The next step is to have a razor-sharp resume. This is very important, especially if you have been out of work for quite a while or are new to the process
If you don’t have the money to pay a professional to craft your resume, Davis says there is online information and many books available on crafting resumes for specific jobs. “Your resume must speak to the job you are applying for,” Davis says. “A resume that does not will quickly be tossed in the outbox trash.”
Regardless of the resume type, it is important to be able to quantify your accomplishments. For example, if you saved the company 20 percent because of a process you created, or you developed an initiative that was implemented by the company, put it in writing and explain the results of your action.
“Don’t forget to update your resume every six months or so, especially if you completed a new project, assignment or joined a community-based organization,” Davis advises.

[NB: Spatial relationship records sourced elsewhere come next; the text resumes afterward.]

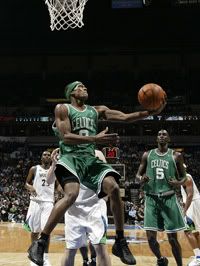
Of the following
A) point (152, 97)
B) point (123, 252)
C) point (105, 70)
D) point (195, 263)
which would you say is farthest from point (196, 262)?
point (105, 70)

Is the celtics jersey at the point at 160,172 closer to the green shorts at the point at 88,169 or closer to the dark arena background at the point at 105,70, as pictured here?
the green shorts at the point at 88,169

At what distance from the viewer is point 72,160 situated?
13.3ft

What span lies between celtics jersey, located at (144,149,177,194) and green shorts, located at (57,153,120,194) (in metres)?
2.11

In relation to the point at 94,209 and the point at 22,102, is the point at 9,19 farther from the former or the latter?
the point at 94,209

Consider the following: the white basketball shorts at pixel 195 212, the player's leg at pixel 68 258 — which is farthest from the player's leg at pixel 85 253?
the white basketball shorts at pixel 195 212

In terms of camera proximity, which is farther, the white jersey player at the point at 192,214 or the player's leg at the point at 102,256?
the white jersey player at the point at 192,214

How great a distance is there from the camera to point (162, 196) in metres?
6.00

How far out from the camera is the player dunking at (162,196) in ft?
19.1

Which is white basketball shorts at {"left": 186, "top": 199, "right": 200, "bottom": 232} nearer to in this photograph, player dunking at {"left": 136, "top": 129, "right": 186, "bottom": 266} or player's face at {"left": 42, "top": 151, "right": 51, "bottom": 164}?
player dunking at {"left": 136, "top": 129, "right": 186, "bottom": 266}

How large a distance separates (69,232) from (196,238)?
11.0ft

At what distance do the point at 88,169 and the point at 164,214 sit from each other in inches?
87.4

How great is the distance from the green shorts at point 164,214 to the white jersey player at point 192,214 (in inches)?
23.6

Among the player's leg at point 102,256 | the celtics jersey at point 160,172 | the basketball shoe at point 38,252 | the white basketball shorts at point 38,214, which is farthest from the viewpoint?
the white basketball shorts at point 38,214

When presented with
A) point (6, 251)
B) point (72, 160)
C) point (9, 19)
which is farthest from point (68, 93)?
point (9, 19)
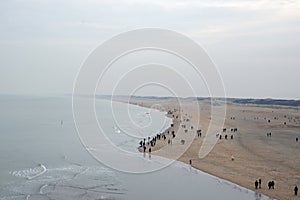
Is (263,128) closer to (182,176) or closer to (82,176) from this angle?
(182,176)

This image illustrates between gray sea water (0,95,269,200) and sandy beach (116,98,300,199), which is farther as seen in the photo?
sandy beach (116,98,300,199)

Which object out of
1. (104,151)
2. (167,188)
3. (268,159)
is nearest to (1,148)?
(104,151)

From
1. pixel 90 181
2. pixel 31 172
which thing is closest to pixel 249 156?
pixel 90 181

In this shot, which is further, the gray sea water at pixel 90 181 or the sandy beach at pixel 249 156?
the sandy beach at pixel 249 156

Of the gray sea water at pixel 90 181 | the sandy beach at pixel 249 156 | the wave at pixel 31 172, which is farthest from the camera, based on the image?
the wave at pixel 31 172

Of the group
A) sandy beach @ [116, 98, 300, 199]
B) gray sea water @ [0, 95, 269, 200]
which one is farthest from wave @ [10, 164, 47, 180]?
sandy beach @ [116, 98, 300, 199]

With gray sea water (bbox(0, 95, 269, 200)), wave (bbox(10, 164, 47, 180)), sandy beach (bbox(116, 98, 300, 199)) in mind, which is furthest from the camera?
wave (bbox(10, 164, 47, 180))

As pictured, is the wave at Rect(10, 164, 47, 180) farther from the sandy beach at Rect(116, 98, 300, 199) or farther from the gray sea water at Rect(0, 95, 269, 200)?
the sandy beach at Rect(116, 98, 300, 199)

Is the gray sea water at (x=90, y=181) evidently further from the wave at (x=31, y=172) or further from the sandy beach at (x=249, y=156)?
the sandy beach at (x=249, y=156)

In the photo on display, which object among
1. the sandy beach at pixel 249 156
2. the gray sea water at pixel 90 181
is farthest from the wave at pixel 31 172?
the sandy beach at pixel 249 156

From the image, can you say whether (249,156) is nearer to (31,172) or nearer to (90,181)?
(90,181)

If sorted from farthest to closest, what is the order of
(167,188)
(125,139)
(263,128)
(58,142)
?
(263,128) < (125,139) < (58,142) < (167,188)
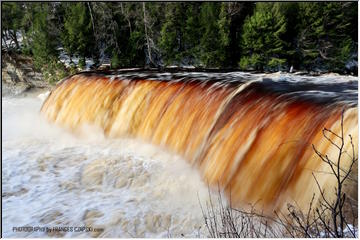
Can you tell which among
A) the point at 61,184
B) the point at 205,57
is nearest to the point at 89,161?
the point at 61,184

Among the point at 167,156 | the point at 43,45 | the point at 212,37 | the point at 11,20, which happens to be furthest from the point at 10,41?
the point at 167,156

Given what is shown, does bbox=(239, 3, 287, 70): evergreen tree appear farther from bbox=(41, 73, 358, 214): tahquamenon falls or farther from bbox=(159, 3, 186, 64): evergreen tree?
bbox=(41, 73, 358, 214): tahquamenon falls

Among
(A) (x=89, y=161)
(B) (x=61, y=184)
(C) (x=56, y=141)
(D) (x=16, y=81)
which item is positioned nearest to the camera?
(B) (x=61, y=184)

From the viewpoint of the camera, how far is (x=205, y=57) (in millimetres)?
20891

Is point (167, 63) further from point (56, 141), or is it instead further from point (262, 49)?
point (56, 141)

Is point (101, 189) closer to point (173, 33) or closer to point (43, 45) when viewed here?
point (43, 45)

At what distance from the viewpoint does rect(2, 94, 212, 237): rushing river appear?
4.39 metres

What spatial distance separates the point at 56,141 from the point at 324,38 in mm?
18072

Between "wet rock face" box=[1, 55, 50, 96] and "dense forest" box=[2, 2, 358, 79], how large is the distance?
2.48 feet

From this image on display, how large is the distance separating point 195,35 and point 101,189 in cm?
1805

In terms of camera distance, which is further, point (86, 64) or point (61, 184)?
point (86, 64)

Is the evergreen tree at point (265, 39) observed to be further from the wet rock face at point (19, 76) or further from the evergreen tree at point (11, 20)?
the evergreen tree at point (11, 20)

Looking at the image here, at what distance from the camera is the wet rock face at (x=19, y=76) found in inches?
778

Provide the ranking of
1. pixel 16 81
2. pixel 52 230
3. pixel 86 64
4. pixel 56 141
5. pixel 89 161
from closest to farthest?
pixel 52 230 → pixel 89 161 → pixel 56 141 → pixel 16 81 → pixel 86 64
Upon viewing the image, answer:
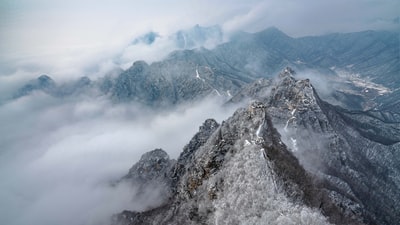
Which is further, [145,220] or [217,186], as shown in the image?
[145,220]

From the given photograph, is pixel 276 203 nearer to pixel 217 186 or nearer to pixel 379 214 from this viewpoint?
pixel 217 186

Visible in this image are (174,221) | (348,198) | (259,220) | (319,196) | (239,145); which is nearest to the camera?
(259,220)

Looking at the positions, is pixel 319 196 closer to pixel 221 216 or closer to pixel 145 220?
pixel 221 216

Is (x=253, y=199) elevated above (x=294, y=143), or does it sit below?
below

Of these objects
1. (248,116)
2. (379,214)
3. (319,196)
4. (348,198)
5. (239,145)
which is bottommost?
(379,214)

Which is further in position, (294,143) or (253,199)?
(294,143)

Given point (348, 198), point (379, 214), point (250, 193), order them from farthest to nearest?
point (379, 214) → point (348, 198) → point (250, 193)

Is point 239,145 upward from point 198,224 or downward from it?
upward

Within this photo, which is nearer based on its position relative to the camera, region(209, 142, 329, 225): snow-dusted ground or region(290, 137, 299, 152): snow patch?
region(209, 142, 329, 225): snow-dusted ground

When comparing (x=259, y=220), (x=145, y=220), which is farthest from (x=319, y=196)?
(x=145, y=220)

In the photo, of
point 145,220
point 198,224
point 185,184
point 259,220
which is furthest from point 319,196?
point 145,220

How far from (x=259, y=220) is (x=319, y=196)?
117ft

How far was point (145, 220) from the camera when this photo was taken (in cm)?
18262

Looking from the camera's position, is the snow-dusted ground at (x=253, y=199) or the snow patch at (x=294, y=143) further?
the snow patch at (x=294, y=143)
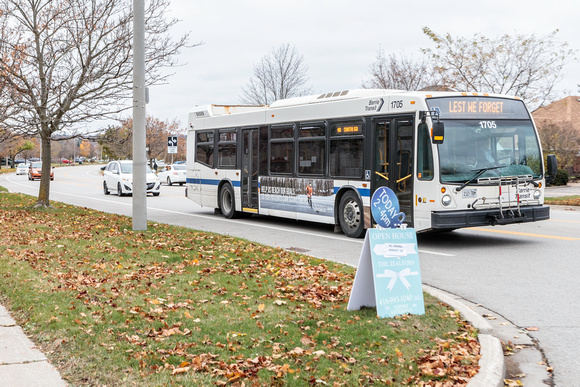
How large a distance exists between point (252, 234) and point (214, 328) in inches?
329

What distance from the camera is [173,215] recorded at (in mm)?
19062

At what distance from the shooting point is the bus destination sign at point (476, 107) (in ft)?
37.9

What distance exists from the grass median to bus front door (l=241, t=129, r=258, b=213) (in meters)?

Now it’s time to create your own job search team to help advise you while you are looking for a job. For established job seekers, a sampling of team members can be professional colleagues, business associates and past co-workers. For newer job seekers, team members can be close friends, parents, college professors and alumni. The team you select should be willing to provide you with honest feedback as you embark upon your journey and provide the feedback without expecting anything in return.
Job-seekers should be networking. Going through the newspaper’s job ads and online career listings are OK, but nothing takes the place of networking.
You may ask, “Network with whom, where and when?” The short answer, Davis says, is “everyone, everywhere, and all the time.” In fact, according Davis, members of the job seeker’s job search team should be some of the same people the job seeker should be networking with. Many of these people have valuable contacts.
Other networking opportunities can be found just by volunteering for a nonprofit organization. Volunteering shows commitment and initiative. Even if you aren’t doing anything too mentally taxing, you can increase your industry knowledge and may discover a new career path that you hadn’t thought of before. Plus, you’ll be helping other people.
Many nonprofits need volunteers with experience. If you have accounting experience, there may be a nonprofit out there that needs your expertise. There have been job-seekers who have turned their volunteer opportunity into real jobs.
After each step in the process, keep a log of what occurred. Finally, Davis says its important to keep your head up, maintain positive thoughts and don’t quit. You will find something out there.